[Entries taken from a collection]

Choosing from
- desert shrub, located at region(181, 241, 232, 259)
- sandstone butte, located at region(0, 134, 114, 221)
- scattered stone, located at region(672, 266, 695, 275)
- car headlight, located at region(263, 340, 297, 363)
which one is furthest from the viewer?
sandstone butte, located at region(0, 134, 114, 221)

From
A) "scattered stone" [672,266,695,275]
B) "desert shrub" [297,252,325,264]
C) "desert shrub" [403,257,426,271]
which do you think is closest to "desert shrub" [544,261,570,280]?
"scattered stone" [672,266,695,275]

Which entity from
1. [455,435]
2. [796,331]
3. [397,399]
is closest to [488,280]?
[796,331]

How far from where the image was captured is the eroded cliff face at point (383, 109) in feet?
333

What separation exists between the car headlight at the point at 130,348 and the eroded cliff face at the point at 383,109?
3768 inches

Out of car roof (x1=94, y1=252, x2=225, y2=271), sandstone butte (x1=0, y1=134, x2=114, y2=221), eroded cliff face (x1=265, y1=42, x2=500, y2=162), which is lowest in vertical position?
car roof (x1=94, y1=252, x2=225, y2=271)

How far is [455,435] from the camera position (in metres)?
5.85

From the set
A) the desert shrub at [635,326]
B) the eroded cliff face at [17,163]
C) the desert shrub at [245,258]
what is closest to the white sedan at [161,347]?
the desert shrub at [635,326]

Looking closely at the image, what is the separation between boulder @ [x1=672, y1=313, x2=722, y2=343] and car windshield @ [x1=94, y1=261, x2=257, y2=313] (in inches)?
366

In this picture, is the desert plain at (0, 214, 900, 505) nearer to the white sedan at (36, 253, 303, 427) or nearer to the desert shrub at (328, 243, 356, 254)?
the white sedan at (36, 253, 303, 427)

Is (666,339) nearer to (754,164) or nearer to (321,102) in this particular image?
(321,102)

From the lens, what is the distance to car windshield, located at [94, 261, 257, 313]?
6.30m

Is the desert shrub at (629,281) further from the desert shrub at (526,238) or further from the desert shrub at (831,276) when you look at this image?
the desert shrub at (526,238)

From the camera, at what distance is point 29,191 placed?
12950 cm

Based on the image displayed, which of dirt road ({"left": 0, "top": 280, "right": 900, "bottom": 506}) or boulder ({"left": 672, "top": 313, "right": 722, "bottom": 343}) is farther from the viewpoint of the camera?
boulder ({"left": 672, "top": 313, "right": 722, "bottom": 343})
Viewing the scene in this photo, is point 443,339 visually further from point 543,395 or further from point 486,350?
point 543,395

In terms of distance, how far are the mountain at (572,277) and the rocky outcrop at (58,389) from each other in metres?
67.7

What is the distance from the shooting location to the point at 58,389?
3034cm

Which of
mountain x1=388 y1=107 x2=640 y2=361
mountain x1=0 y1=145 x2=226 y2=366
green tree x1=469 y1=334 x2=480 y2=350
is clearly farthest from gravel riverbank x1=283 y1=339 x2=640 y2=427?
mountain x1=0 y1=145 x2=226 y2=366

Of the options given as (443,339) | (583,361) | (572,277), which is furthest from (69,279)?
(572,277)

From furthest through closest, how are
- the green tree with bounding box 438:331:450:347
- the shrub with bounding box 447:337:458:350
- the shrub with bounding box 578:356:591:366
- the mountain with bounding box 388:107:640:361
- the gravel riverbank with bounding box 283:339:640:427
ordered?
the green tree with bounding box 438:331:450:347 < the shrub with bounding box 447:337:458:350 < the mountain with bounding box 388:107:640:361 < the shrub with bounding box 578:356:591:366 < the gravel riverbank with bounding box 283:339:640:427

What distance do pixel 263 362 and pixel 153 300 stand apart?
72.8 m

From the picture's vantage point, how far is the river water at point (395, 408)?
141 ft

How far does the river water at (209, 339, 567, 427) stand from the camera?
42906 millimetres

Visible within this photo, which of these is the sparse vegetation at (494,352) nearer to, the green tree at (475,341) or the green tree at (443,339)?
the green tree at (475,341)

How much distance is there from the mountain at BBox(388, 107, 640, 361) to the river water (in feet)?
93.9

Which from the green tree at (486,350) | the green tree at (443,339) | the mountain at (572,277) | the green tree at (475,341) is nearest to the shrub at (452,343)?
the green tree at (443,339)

### Set problem
Lay out the entries from the line containing "From furthest through closest, how are" through the end of the entries as a two-column CSV with the columns entry_text and answer. Give one row per entry, with each field in quotation marks and its line breaks turned into spaces.

### Full answer
entry_text,answer
"From furthest through closest, how are - the green tree with bounding box 438:331:450:347 - the shrub with bounding box 447:337:458:350 - the shrub with bounding box 578:356:591:366 - the mountain with bounding box 388:107:640:361 - the gravel riverbank with bounding box 283:339:640:427 ordered?","the green tree with bounding box 438:331:450:347 < the shrub with bounding box 447:337:458:350 < the mountain with bounding box 388:107:640:361 < the shrub with bounding box 578:356:591:366 < the gravel riverbank with bounding box 283:339:640:427"
"What distance do pixel 263 362 and pixel 153 300 stand apart?","72.8 m"
"From the picture's vantage point, how far is the river water at point (395, 408)?","141 ft"
"How far does the river water at (209, 339, 567, 427) stand from the camera?","42906 millimetres"
"Visible within this photo, which of these is the sparse vegetation at (494,352) nearer to, the green tree at (475,341) or the green tree at (443,339)?","the green tree at (475,341)"
"How much distance is there from the mountain at BBox(388, 107, 640, 361) to the river water (in feet)?","93.9"
"Which from the green tree at (486,350) | the green tree at (443,339) | the mountain at (572,277) | the green tree at (475,341) is nearest to the shrub at (452,343)?","the green tree at (443,339)"